(Problem) Copy the entries from the line containing "From the group" through the end of the entries, replacing "camera" with "viewer" and leaving everything else unchanged.

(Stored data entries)
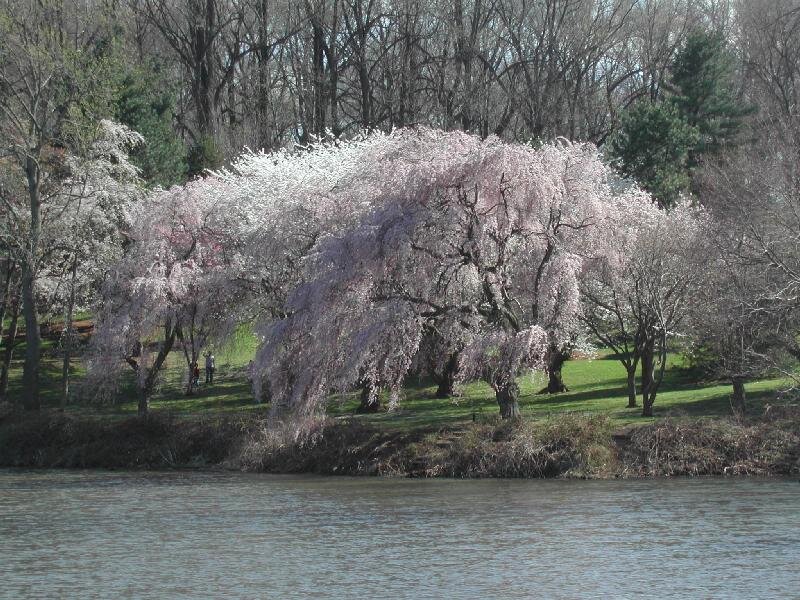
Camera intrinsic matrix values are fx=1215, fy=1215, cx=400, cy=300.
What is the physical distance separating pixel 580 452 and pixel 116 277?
19.3 metres

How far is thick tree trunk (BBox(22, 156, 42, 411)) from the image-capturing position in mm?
46312

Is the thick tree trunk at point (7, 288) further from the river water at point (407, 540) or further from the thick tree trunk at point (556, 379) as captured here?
the thick tree trunk at point (556, 379)

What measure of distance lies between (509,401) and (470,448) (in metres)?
2.31

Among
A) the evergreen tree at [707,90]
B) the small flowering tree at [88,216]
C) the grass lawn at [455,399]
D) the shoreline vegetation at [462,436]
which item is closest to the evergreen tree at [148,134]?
the small flowering tree at [88,216]

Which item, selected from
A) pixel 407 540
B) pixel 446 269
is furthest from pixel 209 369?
pixel 407 540

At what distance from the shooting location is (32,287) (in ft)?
160

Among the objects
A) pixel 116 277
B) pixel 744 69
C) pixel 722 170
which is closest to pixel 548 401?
pixel 722 170

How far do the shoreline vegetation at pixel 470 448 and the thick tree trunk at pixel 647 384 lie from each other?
269 centimetres

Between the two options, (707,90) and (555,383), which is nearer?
(555,383)

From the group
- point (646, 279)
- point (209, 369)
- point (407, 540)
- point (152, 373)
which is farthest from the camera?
point (209, 369)

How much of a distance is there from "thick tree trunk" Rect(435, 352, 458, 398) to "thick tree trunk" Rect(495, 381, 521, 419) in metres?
4.22

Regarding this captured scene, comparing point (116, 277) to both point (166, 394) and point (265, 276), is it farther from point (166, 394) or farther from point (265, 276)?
point (166, 394)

(Answer below)
From the group
- point (646, 279)
- point (209, 369)
- point (407, 540)
- point (152, 373)
which is farthest from the viewer?
point (209, 369)

How much of a distance is there from "thick tree trunk" Rect(435, 352, 458, 398) to "thick tree trunk" Rect(495, 381, 521, 419) in metres?
4.22

Regarding this captured scene, comparing point (116, 277) to both point (166, 394) and point (265, 276), is it farther from point (166, 394) or farther from point (265, 276)?
point (166, 394)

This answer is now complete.